::: Page extract

# Object Detection

All codes discusses in this blog post are placed at GitHub repository

In case of any error refer to requirements.txt file for python package compatibility or comment  below.

Code Compatibility : python 2.7 , tested on ubuntu 16.04 with theano as backend

Object detection is an application of computational vision related to identifying definite number of objects (such as car, cat or human) from image and video in the given scope of study. Object detection is broader topic which also includes face detection pedestrian detection, physical intrusion detection, and motion detection. Object detection has great applications including in image retrieval and video surveillance.

While searching for older techniques of object detection, I came across this page of Wikipedia describing “Techniques and algorithms” of object detection.

::::::
::: Information given

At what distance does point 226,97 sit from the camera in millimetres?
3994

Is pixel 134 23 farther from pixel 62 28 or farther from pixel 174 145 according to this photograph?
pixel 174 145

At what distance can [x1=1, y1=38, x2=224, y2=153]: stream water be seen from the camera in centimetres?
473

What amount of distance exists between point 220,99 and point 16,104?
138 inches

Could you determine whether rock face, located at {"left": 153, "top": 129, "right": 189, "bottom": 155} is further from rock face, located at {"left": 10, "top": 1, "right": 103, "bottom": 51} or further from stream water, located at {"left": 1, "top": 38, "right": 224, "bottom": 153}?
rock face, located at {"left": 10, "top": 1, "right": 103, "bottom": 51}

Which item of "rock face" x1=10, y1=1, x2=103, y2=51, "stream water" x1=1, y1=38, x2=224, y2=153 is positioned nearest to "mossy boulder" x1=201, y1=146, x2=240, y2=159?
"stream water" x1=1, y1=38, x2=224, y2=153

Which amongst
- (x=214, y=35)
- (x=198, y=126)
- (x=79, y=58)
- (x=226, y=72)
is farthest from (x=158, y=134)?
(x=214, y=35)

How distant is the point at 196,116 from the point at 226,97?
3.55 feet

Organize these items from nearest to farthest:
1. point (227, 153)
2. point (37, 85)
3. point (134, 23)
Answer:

::::::

**Written exercise 1:**
Quote the passage of the object detection post that begins with the words containing "Code Compatibility : python" and ends with "of object detection.".
**Written exercise 2:**
Write a continuation of the object detection post, picking up after its final sentence.

**Task output 1:**
Code Compatibility : python 2.7 , tested on ubuntu 16.04 with theano as backend

Object detection is an application of computational vision related to identifying definite number of objects (such as car, cat or human) from image and video in the given scope of study. Object detection is broader topic which also includes face detection pedestrian detection, physical intrusion detection, and motion detection. Object detection has great applications including in image retrieval and video surveillance.

While searching for older techniques of object detection, I came across this page of Wikipedia describing “Techniques and algorithms” of object detection.

**Task output 2:**
“The advantage we are having is, an image is made of pixels. So in most cases we know the location of next point, it will be connected to our current pixel. Starting with circles, take an image, convert it to grey scale, and detect edges. Move along edges, draw normal, they will intersect at center. Do this for entire circle or find connected edges and calculate Euclidean distance between center and connected points. Another algorithm is move along connected edges rotation of tangent will be uniform, because of symmetry. So whenever there is an abrupt change in rotation, you are out of circle. For squares, move along edges. First of all check if they are straight lines or not (check if pixels are having either same x or y co-ordinates). After that look for a 90 degree change in angle(if you were moving along a horizontal line then at corner y co-ordinate will stop changing and x will start changing).”

With recent advancements in object detection we have moved billion miles ahead of rudimentary technique so described. In present techniques, manual feature extraction is almost neglected, only raw data is passes to powerful algorithm and algorithm take care of automatically extracting features for us.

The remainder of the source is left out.